William Kurek v. Pleasure Driveway and Park District of Peoria, Illinois

574 F.2d 892 | 7th Cir. | 1978

Lead Opinion

PELL, Circuit Judge.

This litigation has been brought before this court again by virtue of the plaintiffs-appellants’ (hereinafter “golf pros”) motion for injunctive relief, the defendants-appel-*893lees’ (hereinafter collectively “park district”) response thereto and the golf pros’ opposition to the response. The relief sought at this time from this court is the enjoining of the park district from enforcing and collecting a state court judgment in the amount of $127,605.

We are confronted with difficult problems, including our jurisdiction to act in the premises; the applicability of Rule 8, Fed.R.App.P., and the injunctive relief provision of Section 16 of the Clayton Act (15 U.S.C. § 26), upon which the golf pros rely; the applicability of the anti-injunction act (28 U.S.C. § 2283), and policies of federalism and comity, upon which park district relies; and a potpourri of miscellaneous issues such as res judicata, full faith and credit, suretyship, and general principles of equity.

To put these matters in perspective we must briefly set forth a summary of prior litigation. The state litigation, being basically in the nature of forcible entry and detainer proceedings which resulted in the monetary judgment, is reported as follows: Pleasure Driveway and Park District of Peoria v. Kurek, 27 Ill.App.3d 60, 325 N.E.2d 650 (1975); Pleasure Driveway and Park District of Peoria v. Jones, 51 Ill.App.3d 182, 9 Ill.Dec. 677, 367 N.E.2d 111 (1977). The Illinois Supreme Court summarily denied golf pros’ petition for leave to appeal the damage judgment on November 23,1977, and the mandate was returned to the state appellate court and eventually, on December 20, 1977, to the state trial court.

------------------------------------------------

**GIVEN INSTRUCTION A**
List the miscellaneous issues the opinion groups under its "potpourri."

**EXTRACTED ENTRIES**
------------------------------------------------

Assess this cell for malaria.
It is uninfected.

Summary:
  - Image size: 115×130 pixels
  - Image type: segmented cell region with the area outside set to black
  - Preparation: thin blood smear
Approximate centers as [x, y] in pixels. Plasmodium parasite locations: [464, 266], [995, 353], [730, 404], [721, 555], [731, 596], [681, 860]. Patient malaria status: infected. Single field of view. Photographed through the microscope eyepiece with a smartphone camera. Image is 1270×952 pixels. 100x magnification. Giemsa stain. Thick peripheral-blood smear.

------------------------------------------------

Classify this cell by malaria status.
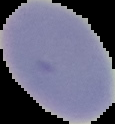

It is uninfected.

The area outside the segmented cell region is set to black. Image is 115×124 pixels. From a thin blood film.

------------------------------------------------

**GIVEN INSTRUCTION B**
Reproduce the part of the rows that opens with the line containing "Classify this cell by malaria status." and closes with the line containing "The area outside the", keeping both of those lines and leaving out the pictures.

**REPLY A**
- res judicata
- full faith and credit
- suretyship
- general principles of equity

**REPLY B**
Classify this cell by malaria status.

It is uninfected.

The area outside the segmented cell region is set to black. Image is 115×124 pixels. From a thin blood film.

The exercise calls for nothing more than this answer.